TAREFA PROPOSTA:
Devolva todas as linhas da listagem abaixo em que aparece a palavra "feet". A diferença entre maiúsculas e minúsculas conta.

LISTAGEM FORNECIDA:
- - - - - - -

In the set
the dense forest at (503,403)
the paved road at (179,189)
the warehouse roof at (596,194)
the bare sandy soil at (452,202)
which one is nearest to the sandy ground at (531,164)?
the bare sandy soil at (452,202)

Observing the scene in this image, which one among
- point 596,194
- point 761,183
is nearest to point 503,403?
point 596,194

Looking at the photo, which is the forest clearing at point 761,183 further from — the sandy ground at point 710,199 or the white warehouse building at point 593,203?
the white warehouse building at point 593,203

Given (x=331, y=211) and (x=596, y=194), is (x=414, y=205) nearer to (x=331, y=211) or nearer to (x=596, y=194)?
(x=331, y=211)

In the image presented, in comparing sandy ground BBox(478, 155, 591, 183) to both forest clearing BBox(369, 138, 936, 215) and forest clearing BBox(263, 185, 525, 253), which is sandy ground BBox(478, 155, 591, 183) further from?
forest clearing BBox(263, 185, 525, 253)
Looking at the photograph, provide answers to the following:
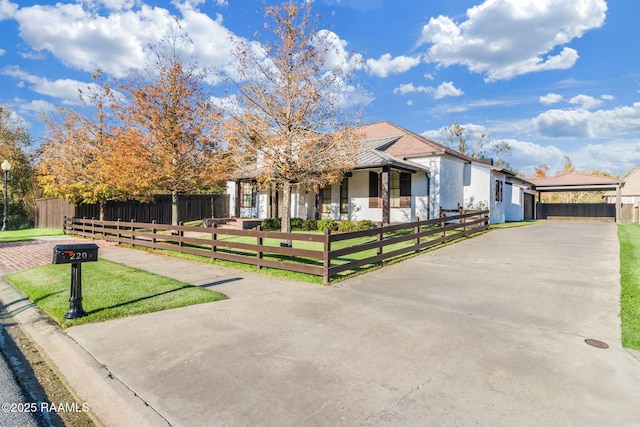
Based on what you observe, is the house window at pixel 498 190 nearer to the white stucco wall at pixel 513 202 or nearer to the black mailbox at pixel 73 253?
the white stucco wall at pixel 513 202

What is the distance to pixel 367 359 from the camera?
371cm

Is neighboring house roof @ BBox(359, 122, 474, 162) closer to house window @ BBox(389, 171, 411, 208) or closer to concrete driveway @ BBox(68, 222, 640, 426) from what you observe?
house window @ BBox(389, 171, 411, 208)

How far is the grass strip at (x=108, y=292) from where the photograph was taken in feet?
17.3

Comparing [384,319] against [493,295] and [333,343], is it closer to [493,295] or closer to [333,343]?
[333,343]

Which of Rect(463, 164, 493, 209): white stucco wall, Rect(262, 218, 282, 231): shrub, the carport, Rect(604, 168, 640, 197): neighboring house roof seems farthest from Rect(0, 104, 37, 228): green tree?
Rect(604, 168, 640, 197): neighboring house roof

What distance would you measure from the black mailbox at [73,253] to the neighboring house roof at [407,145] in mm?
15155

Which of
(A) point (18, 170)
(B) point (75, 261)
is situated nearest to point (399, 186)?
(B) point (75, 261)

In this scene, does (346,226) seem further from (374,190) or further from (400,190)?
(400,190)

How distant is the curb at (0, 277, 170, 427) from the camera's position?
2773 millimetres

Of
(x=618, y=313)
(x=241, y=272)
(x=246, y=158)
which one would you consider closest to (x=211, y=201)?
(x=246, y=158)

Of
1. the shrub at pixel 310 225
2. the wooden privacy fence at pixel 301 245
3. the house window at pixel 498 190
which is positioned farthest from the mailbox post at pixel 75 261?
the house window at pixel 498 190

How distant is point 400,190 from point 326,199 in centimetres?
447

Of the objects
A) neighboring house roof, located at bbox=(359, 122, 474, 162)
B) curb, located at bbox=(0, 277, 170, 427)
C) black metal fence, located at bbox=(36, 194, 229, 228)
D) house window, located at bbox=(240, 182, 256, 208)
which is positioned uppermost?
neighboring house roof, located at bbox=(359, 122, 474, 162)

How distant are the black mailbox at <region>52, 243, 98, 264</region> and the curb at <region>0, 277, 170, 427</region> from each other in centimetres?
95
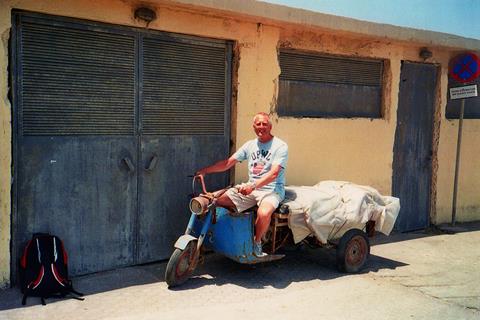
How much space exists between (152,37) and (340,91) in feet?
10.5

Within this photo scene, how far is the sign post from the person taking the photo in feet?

- - - - - - -

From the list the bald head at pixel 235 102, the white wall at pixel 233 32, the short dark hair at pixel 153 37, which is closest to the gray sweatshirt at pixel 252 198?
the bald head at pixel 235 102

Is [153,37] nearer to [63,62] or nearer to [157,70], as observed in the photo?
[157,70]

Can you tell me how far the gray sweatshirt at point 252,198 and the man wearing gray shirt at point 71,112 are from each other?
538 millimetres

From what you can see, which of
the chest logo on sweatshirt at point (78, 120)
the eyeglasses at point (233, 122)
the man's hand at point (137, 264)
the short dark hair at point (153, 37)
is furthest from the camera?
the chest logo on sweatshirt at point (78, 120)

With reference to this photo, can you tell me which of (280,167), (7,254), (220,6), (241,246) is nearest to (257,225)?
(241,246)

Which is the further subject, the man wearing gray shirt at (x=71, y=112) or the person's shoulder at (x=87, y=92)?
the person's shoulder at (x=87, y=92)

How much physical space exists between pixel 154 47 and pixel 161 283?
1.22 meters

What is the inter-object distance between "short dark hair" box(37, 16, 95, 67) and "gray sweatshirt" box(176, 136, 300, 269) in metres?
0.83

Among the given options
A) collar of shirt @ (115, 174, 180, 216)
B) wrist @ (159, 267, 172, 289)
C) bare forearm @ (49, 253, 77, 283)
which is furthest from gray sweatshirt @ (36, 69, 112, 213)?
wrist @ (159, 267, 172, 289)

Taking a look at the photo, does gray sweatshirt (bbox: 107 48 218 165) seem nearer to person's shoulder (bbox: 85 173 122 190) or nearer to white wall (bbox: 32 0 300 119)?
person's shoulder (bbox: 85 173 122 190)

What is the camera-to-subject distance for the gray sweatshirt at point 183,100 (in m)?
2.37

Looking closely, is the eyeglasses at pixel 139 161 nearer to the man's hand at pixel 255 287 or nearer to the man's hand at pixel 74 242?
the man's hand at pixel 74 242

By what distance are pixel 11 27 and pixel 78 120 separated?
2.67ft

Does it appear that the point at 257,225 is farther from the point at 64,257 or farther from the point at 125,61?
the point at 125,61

- - - - - - -

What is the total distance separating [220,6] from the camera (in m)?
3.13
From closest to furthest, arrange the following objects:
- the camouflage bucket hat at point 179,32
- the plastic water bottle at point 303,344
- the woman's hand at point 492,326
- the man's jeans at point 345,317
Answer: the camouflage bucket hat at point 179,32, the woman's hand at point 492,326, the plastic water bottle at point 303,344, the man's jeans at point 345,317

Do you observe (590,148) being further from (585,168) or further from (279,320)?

- - - - - - -

RESPOSTA REDIGIDA:
How far is the grass strip at (x=108, y=292) from where the photograph was taken in feet?
How much space exists between (152,37) and (340,91) in feet?
Within this photo scene, how far is the sign post from the person taking the photo in feet?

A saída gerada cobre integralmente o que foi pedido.